◆ **What to produce**
Apart from the pictures, every entry below must be given again exactly.

-- Opening Marker --

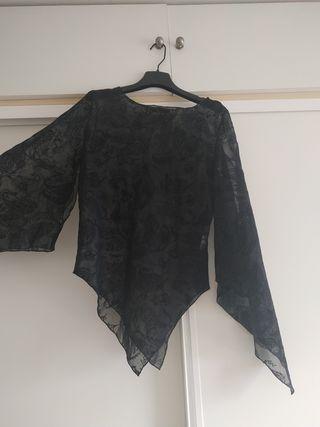 Blusa de fiesta transparente con detalles
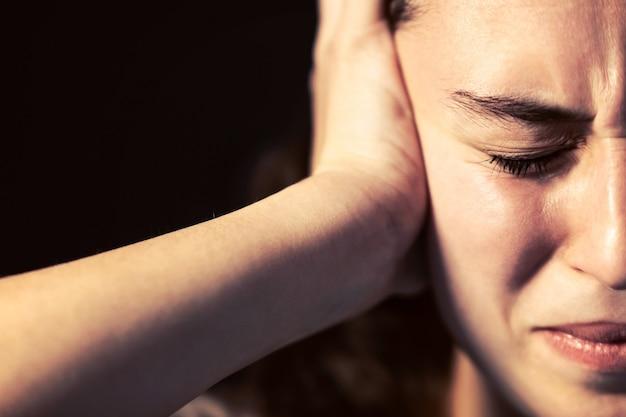 Zdjęcie młodej kobiety z bliska z bólem głowy na czarnym tle. koncepcja choroby psychicznej.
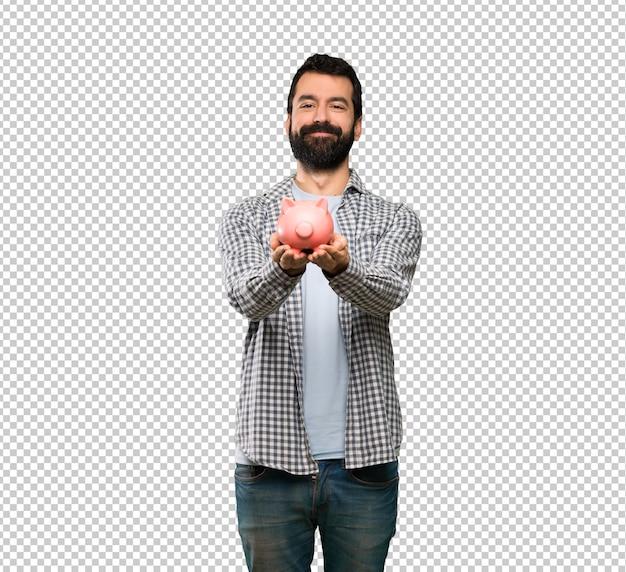 Homem bonito com barba segurando um piggybank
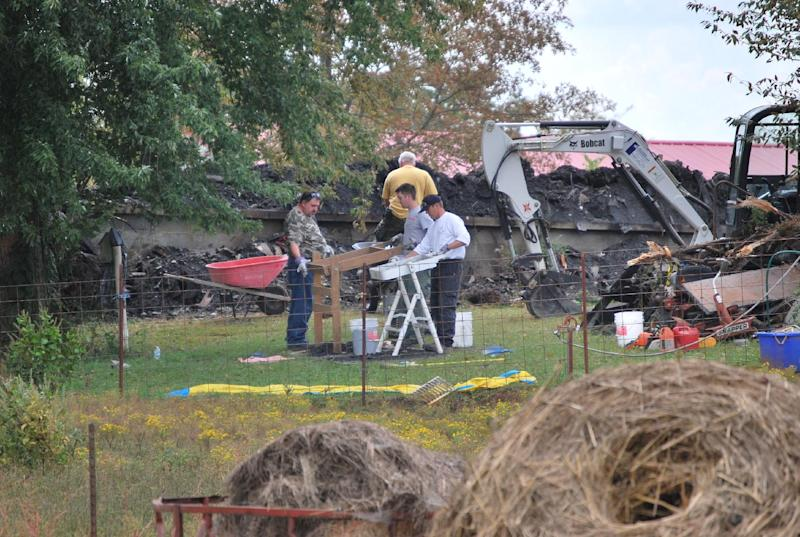 Workers are still on the job Thursday, Sept. 27, 2012, near Shelbyville, Tenn., at the site of a house fire that where an elderly couple and two young children lived. Authorities were searching the debris for the remains of the two missing children, 9-year-old Chloie Leverette and 7-year-old Gage Daniel. The two children were initially believed to have perished in the intense fire, which firefighters battled overnight Sunday and early Monday. (AP Photo/Kristin M. Hall)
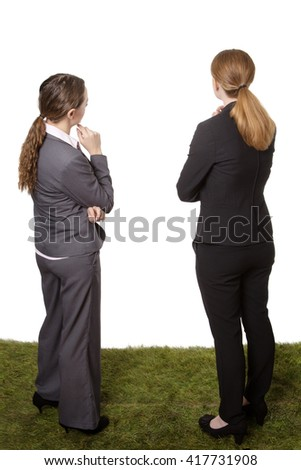 Full length studio shot taken from behind of two business models, standing on grass, looking thoughtful. Isolated on a white background.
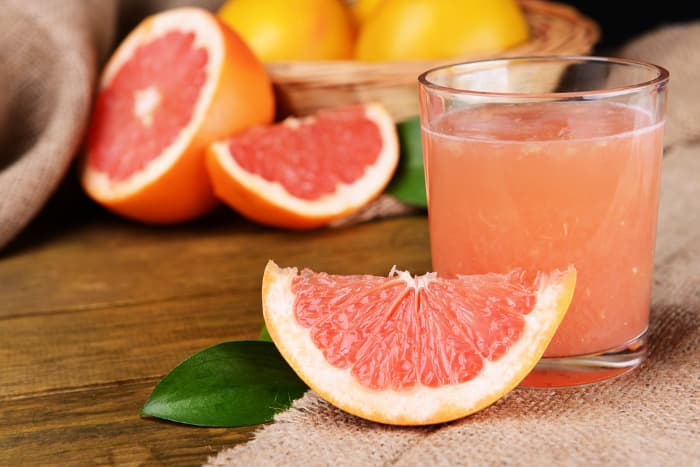 Closeup of glass of pink-colored grapefruit juice with a wedge of pinkish red grapefruit next to it and in background.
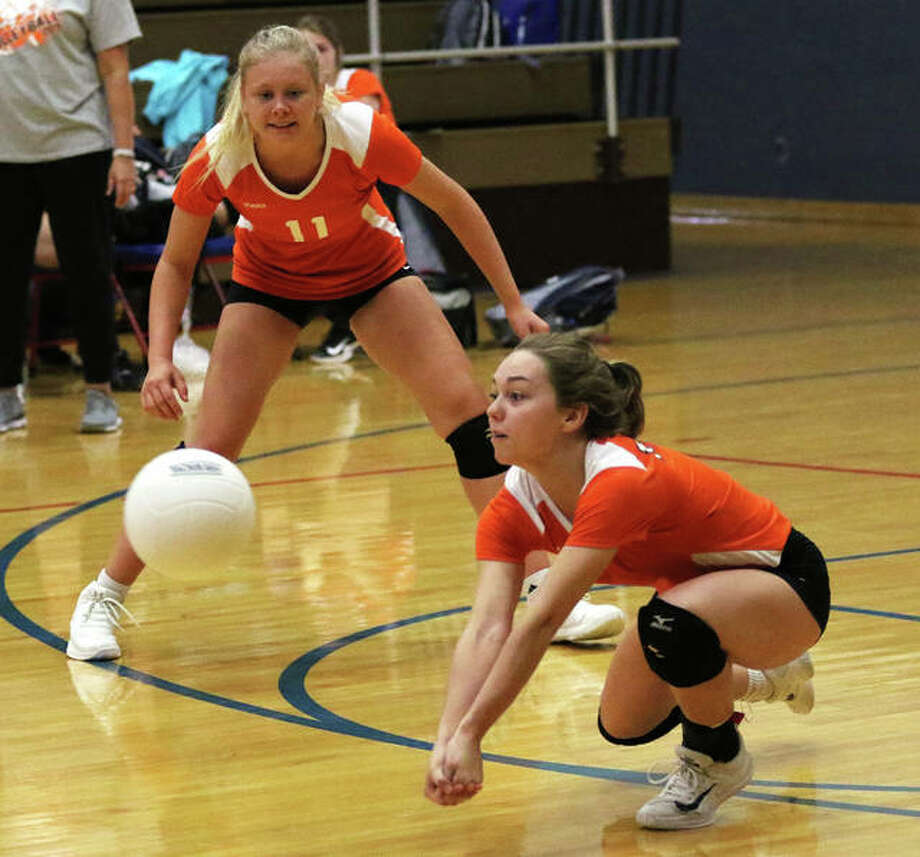 Greenfield's Jessa Vetter (right) goes low to receive a serve while teammates Kersty Gibbs watches the play during an Oct. 5 match at Carlinville. The Tigers earned their season's 20th victory Thursday against North Greene. Photo: Greg Shashack / The Telegraph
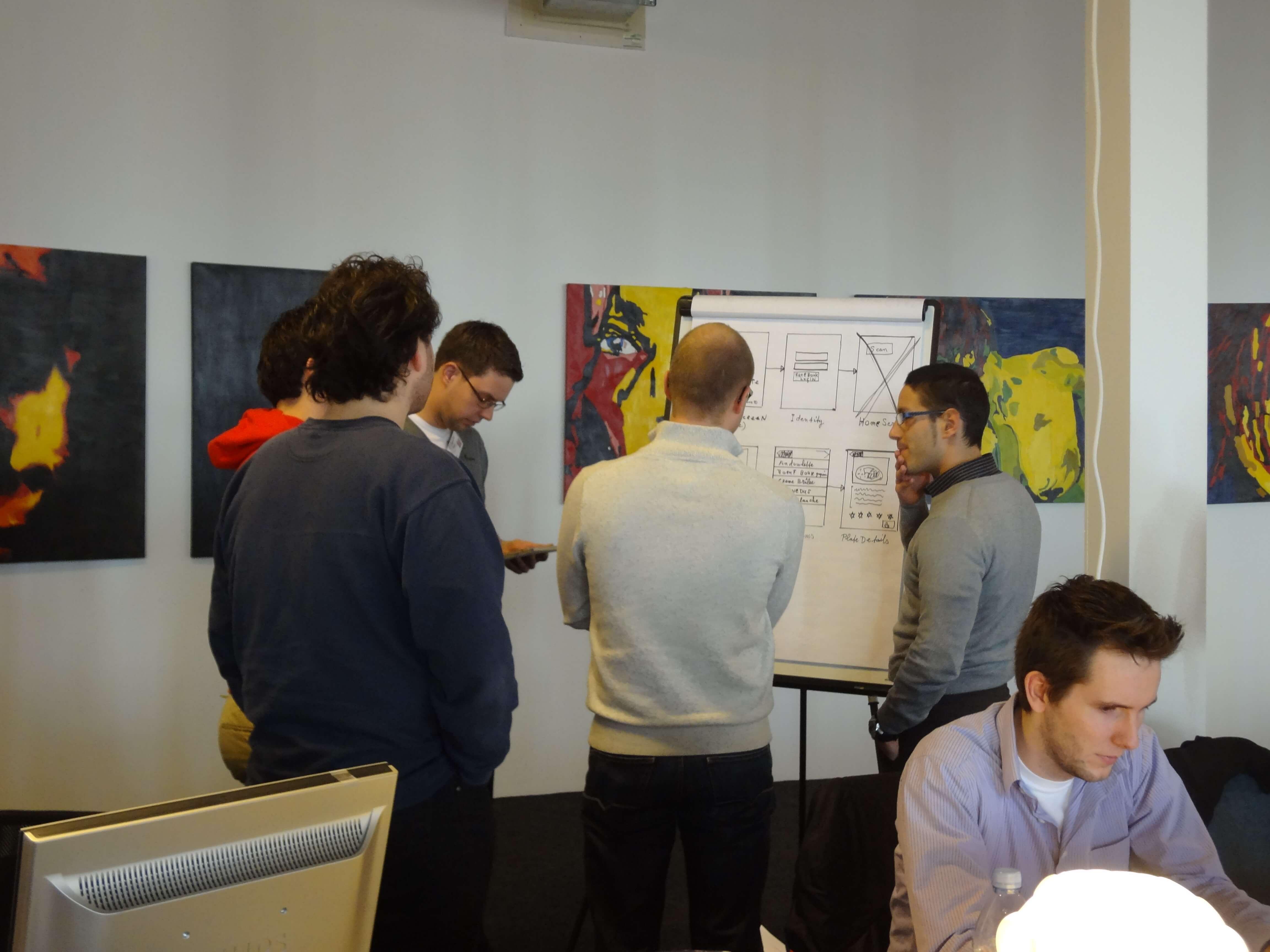 5 mensen voor een whiteboard die overleggen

-- Closing Marker --

◆ **Reply**
 Blusa de fiesta transparente con detalles
 Zdjęcie młodej kobiety z bliska z bólem głowy na czarnym tle. koncepcja choroby psychicznej.
 Homem bonito com barba segurando um piggybank
 Workers are still on the job Thursday, Sept. 27, 2012, near Shelbyville, Tenn., at the site of a house fire that where an elderly couple and two young children lived. Authorities were searching the debris for the remains of the two missing children, 9-year-old Chloie Leverette and 7-year-old Gage Daniel. The two children were initially believed to have perished in the intense fire, which firefighters battled overnight Sunday and early Monday. (AP Photo/Kristin M. Hall)
 Full length studio shot taken from behind of two business models, standing on grass, looking thoughtful. Isolated on a white background.
 Closeup of glass of pink-colored grapefruit juice with a wedge of pinkish red grapefruit next to it and in background.
 Greenfield's Jessa Vetter (right) goes low to receive a serve while teammates Kersty Gibbs watches the play during an Oct. 5 match at Carlinville. The Tigers earned their season's 20th victory Thursday against North Greene. Photo: Greg Shashack / The Telegraph
 5 mensen voor een whiteboard die overleggen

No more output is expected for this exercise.